With its two-disc Blu-ray release of The Night of the Hunter, The Criterion Collection once again lives up to its name, presenting a classic film in a flawless package. The sheer volume of information that can be gleaned by digesting this release is fairly staggering. In fact, many first-time viewers of Charles Laughton's sole directorial effort may be overwhelmed by the wealth of supplemental material. Thankfully, The Night of the Hunter is a richly involving experience that rewards repeat viewings, justifying the elaborate roster of extras.
Based on a novel of the same name by Davis Grubb, The Night of the Hunter is, in a very basic sense, about good versus evil. More or less a horror film, the story follows a pair of pre-adolescent siblings on the run from a maniacal killer. Prior to being arrested and hauled off to jail, Ben Harper (Peter Graves) informs his young son John (Billy Chapin) of the whereabouts of $10,000 he has stolen. Ben is kind of a Robin Hood figure in this Depression-era story, believing an armed bank robbery could benefit many people in need. Ben also makes John promise to protect his younger sister Pearl (Sally Jane Bruce).

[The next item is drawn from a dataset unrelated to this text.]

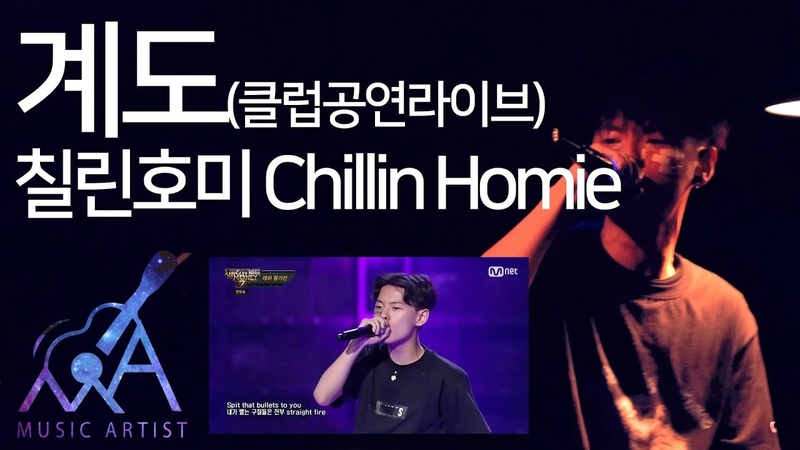 [Music Artist] 계도(啓導) - 전우성(Chillin Homie) 칠린호미 (클럽라이브) 쇼미더머니7 극찬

While in jail, Ben meets the homicidal preacher Harry Powell (Robert Mitchum). When Ben talks in his sleep, the preacher manages to figure out that his children likely know the location of the stolen cash. Upon his release, Powell sets out to infiltrate the Harper household and find the money.
By now, Ben has been executed for his crimes, leaving his wife Willa (Shelley Winters) a widow. Powell preys upon the grief-stricken Willa, convincing her to marry him. Young John knows what Powell is really after, and he escapes with his sister. Powell pursues them relentlessly.
While the plot is simple, the slightly surreal storytelling makes the film seem ahead of its time. The palpable creepiness of the atmosphere sets the film apart from the era in which it was made. The performances distinguish the film as well, especially the monumentally frightening performance of Robert Mitchum. He paints a portrait of pure evil with his performance as Harry Powell. Billy Chapin is also excellent as John. Effective child actors are always hard to come by, but Chapin delivers a realistic, self-assured performance of a boy forced to deal with some very adult situations.